Acquiescence bias. Models that just agree with the framing of each question (mean ≥ 4) will be flagged. This catches obvious acquiescence even when the resulting "type" looks reasonable.
Cross-run consistency. Submit the same solution 3× per model. The MBTI types should be stable for sampling-deterministic runs (temperature 0) and may drift with sampling. The variance is itself a signal.

If all four models still produce identical types AND percentages AND zero-bias → that's a publishable null result ("All major LLMs of 2026 self-profile as INTJ-52-58-61-54").
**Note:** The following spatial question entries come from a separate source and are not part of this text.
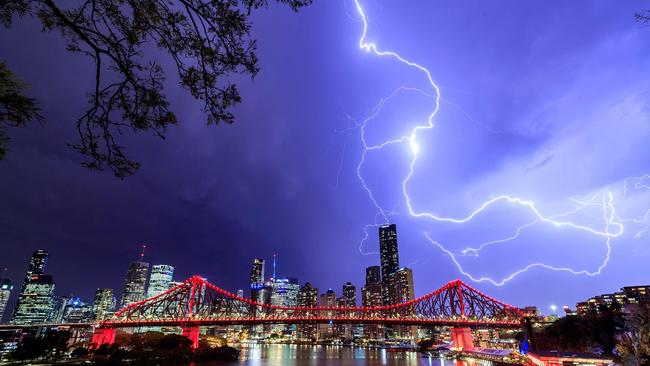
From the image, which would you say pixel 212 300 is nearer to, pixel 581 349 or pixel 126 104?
pixel 581 349

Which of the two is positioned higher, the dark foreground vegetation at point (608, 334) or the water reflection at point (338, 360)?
the dark foreground vegetation at point (608, 334)

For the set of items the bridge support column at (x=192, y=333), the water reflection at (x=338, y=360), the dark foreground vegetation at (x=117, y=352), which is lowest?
the water reflection at (x=338, y=360)

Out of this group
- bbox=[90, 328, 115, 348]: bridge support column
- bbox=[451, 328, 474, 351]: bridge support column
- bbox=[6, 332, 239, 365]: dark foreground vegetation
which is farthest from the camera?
bbox=[451, 328, 474, 351]: bridge support column

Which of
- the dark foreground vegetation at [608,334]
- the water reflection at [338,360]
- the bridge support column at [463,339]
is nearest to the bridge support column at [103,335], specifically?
the water reflection at [338,360]

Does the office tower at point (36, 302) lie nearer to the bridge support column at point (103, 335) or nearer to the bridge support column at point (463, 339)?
the bridge support column at point (103, 335)

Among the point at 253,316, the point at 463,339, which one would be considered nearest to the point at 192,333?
the point at 253,316

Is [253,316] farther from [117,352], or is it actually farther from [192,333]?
[117,352]

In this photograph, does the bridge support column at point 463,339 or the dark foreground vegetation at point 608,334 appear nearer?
the dark foreground vegetation at point 608,334

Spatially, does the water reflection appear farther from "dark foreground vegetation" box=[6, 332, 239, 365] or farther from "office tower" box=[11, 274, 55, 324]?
"office tower" box=[11, 274, 55, 324]

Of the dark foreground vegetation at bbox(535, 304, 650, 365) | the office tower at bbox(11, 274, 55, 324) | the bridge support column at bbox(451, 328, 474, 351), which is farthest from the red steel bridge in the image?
the office tower at bbox(11, 274, 55, 324)

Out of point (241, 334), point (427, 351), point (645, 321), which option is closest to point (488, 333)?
point (427, 351)
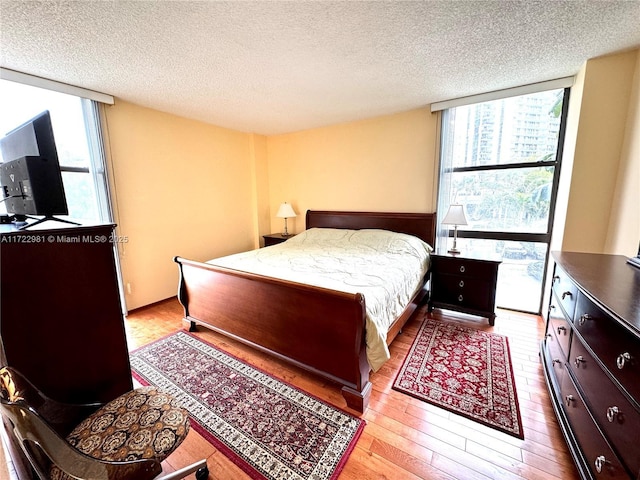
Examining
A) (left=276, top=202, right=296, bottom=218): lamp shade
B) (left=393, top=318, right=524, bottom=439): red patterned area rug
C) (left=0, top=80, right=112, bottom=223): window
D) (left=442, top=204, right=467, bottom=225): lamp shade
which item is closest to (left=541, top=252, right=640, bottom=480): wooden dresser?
(left=393, top=318, right=524, bottom=439): red patterned area rug

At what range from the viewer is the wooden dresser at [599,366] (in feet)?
2.87

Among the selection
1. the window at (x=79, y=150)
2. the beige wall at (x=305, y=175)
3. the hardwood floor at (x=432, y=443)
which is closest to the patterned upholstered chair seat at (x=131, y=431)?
the hardwood floor at (x=432, y=443)

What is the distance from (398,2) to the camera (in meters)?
1.45

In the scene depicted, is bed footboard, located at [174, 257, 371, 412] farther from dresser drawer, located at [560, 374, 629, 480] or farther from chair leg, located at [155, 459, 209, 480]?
dresser drawer, located at [560, 374, 629, 480]

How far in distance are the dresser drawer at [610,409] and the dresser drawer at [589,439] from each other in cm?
4

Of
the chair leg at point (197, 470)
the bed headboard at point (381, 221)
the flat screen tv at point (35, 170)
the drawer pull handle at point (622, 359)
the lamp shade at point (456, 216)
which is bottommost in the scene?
the chair leg at point (197, 470)

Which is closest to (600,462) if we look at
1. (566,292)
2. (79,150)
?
(566,292)

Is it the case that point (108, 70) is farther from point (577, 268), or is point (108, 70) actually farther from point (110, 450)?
point (577, 268)

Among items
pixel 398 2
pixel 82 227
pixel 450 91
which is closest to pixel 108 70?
pixel 82 227

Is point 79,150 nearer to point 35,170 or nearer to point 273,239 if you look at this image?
point 35,170

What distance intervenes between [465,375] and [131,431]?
79.2 inches

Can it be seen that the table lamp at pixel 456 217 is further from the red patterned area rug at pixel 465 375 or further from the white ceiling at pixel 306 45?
the white ceiling at pixel 306 45

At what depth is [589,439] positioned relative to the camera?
1097 millimetres

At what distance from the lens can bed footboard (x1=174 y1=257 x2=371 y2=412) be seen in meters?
1.57
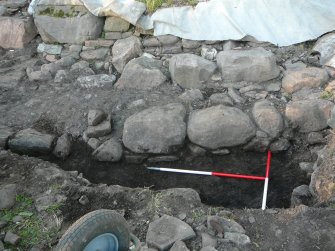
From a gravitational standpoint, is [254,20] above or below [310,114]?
above

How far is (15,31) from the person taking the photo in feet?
23.3

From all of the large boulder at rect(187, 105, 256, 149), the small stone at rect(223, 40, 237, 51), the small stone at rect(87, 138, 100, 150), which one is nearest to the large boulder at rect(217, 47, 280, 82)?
the small stone at rect(223, 40, 237, 51)

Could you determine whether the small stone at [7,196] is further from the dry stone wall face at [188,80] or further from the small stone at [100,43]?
the small stone at [100,43]

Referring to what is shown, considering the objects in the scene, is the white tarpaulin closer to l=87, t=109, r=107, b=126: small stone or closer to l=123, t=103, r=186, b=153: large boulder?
l=123, t=103, r=186, b=153: large boulder

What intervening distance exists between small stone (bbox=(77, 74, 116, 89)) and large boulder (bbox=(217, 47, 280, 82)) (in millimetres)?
1574

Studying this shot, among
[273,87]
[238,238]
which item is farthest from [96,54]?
[238,238]

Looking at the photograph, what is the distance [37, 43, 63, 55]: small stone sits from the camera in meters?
6.97

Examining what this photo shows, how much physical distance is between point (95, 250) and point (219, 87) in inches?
136

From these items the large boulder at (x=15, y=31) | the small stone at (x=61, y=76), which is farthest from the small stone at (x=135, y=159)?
the large boulder at (x=15, y=31)

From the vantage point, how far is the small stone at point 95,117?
18.8 ft

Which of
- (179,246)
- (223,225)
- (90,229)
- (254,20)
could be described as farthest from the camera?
(254,20)

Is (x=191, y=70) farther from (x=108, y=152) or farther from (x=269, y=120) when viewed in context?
(x=108, y=152)

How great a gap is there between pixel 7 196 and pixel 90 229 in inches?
69.1

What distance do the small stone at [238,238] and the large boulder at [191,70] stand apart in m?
2.69
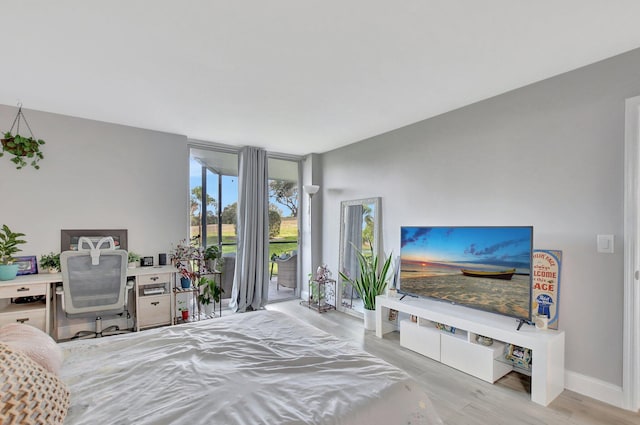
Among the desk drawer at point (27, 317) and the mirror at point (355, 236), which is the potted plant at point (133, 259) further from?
the mirror at point (355, 236)

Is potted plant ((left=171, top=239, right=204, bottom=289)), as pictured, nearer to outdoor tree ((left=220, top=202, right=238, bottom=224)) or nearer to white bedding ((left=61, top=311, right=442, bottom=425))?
outdoor tree ((left=220, top=202, right=238, bottom=224))

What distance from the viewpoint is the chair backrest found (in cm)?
303

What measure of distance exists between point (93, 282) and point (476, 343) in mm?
3640

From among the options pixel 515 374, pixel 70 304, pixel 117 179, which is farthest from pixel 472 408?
pixel 117 179

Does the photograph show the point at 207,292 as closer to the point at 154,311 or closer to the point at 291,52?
the point at 154,311

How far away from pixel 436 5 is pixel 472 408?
2.63 m

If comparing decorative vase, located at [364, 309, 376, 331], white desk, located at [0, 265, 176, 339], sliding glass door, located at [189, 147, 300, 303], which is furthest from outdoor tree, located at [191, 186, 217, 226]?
decorative vase, located at [364, 309, 376, 331]

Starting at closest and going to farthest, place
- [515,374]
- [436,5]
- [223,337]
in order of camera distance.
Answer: [436,5]
[223,337]
[515,374]

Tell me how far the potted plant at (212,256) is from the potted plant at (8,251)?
1.87 metres

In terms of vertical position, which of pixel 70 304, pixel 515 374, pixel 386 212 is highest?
pixel 386 212

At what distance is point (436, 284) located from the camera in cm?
327

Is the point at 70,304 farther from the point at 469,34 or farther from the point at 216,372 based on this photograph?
the point at 469,34

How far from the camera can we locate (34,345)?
4.46 ft

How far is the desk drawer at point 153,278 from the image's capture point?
3.59 meters
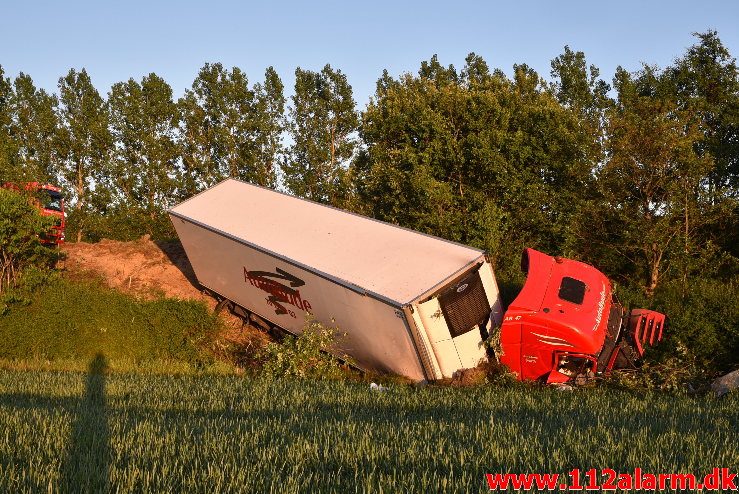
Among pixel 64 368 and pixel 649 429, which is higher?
pixel 649 429

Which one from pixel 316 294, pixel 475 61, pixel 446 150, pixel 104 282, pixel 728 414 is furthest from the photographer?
pixel 475 61

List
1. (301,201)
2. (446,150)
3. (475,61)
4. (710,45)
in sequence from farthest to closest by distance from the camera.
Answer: (475,61) < (710,45) < (446,150) < (301,201)

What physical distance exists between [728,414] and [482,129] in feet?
55.4

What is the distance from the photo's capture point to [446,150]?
2470cm

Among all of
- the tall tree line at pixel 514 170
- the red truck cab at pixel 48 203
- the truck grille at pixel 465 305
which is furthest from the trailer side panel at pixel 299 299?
the tall tree line at pixel 514 170

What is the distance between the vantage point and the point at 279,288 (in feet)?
49.2

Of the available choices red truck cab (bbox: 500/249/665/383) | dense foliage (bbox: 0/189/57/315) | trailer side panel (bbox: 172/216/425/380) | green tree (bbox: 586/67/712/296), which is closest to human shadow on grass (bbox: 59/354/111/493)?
trailer side panel (bbox: 172/216/425/380)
Still interesting.

Planned follow-on cases

id	description
`consistency_temp_0`	same prompt, 3 reruns at temperature 0 → must produce same type
`consistency_temp_07`	same prompt, 3 reruns at temperature 0.7 → measure type drift
`chinese_translation`	translated questionnaire → must produce same type (per the (C)-framing test we considered)
`forced_choice_format`	A/B format instead of Likert → must produce same type
`big_five_addendum`	parallel 32-item Big Five (OCEAN) — finer-grained continuous comparison

Wiring up a solution

tasks:
  mbti-profile:
    cmd: uv run python solution.py
    traptask: /path/to/trapstreet-tasks/tasks/personality/mbti_profile
    timeout: 60
    file_outputs:
      - usage.json

Then:

uv run tp run
uv run tp submit mbti-profile

The submitted row shows: score (format compliance), cost_usd, latency_ms, and — via metrics → leaderboard rendering — the mbti_type the model produced.